Well, what’s important is not that HTML5 works on phones. What’s important is that HTML5 “just works.” There aren’t tons of issues when getting your site to work on a phone … and that’s the story. The big deal isn’t that you can do all kinds of cool things with your website for mobile phones. The big deal is that you can do all kinds of cool things, period; and that those cool things just happen to work on mobile phones … and tablets … and netbooks … and desktop clients. HTML5 really removes the need to think about mobile devices separately from other devices.
(Note: I’m not saying you should ignore mobile devices, or not think about them separately. The best sites I use on my phone are almost all at least mobile-optimized, if not complete with a pure-mobile theme or CSS styling. That said, you don’t have to do this to get up and running. Also, almost all good mobile-themed sites have a “View normal site” that works perfectly well. That says a lot. It used to be you’d want to hide the normal site at almost all costs. Not with HTML5…)
… and a partridge and a pear tree
As this article turns the bend from readable to monolithic, at least in article terms, it’s easy to look at what else HTML5 offers, and consider writing an entire book. There’s web messaging, and offline applications, and local storage … really, everything you need to write an entire application. And ultimately, that’s the brief but accurate assessment I’d make of the “everything else” of HTML5. HTML5 is no longer about a single page, or even a collection of inter-linked pages. It’s about interconnection — and I’ve tried to beat that drum consistently above all else — but that interconnectedness is about a lot more than pages. It’s certainly about a lot more than just your pages.
Add to that even heavier-duty types of functionality, like threads (which are called web workers, but really are just threads) and sockets. On the one hand, these aren’t part of the core HTML5 spec. Instead, they’ve been moved into WHATWG, so that says something about their ultimate inclusion and importance as part of HTML5 to the W3C community. On the other hand, by untying these from the core spec, they may now be free to evolve further and more quickly than ever before. In any case, it’s no small thing to be talking about threads and sockets not as part of code that generates or produces HTML, but as part of an HTML application itself. These are serious tools, and further indicate that HTML5 is not to be taken as a language for building interesting and largely static web pages anymore.
These are applications.
Stop building web pages. Please. Stop trying to only use “your” content. Slap a Creative Commons license not just on your video, or your images, but on your HTML, and then build interesting components and assume they’ll be sucked into other things and used in ways you’d never considered. It is called the Internet, remember?

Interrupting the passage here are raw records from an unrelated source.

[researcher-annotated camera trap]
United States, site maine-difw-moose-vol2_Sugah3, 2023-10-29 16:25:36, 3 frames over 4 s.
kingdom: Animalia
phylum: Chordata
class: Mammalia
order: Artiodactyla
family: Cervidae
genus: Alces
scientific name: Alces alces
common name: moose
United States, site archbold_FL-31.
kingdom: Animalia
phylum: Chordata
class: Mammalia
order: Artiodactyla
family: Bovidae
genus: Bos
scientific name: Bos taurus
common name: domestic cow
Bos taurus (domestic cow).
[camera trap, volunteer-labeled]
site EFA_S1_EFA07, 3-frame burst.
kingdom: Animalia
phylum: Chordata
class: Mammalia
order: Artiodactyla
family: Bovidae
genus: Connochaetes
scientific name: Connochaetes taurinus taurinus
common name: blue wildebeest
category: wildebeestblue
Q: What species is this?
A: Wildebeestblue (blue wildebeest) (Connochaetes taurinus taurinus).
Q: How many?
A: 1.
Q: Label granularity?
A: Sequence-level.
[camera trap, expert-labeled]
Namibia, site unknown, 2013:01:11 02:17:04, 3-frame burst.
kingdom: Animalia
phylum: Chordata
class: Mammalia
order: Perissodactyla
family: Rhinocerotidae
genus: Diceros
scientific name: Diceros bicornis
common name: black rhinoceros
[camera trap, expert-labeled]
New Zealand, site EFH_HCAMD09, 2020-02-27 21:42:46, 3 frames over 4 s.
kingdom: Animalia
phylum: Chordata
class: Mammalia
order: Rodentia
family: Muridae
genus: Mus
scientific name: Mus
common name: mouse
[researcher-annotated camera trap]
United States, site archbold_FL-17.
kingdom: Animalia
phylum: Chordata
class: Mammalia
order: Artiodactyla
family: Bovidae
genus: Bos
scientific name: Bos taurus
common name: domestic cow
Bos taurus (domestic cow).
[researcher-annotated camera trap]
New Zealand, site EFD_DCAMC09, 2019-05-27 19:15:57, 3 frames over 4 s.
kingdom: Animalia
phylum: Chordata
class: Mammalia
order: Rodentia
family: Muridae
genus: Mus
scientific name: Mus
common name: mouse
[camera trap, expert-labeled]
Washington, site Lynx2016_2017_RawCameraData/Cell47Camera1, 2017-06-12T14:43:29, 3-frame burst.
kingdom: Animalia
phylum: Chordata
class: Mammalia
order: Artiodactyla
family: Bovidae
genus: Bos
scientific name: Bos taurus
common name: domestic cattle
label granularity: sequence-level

The winners in an HTML5 world are those who stop fearing being stolen from, and actually start handing out their candy to every kid on the block. It’s about a lot more than YouTube-like sharing of videos. Applications are increasingly becoming a collection of mini-applications, and if you’re thinking about your HTML5 work as collecting resources — some original, some shared — then you’re way ahead of the curve.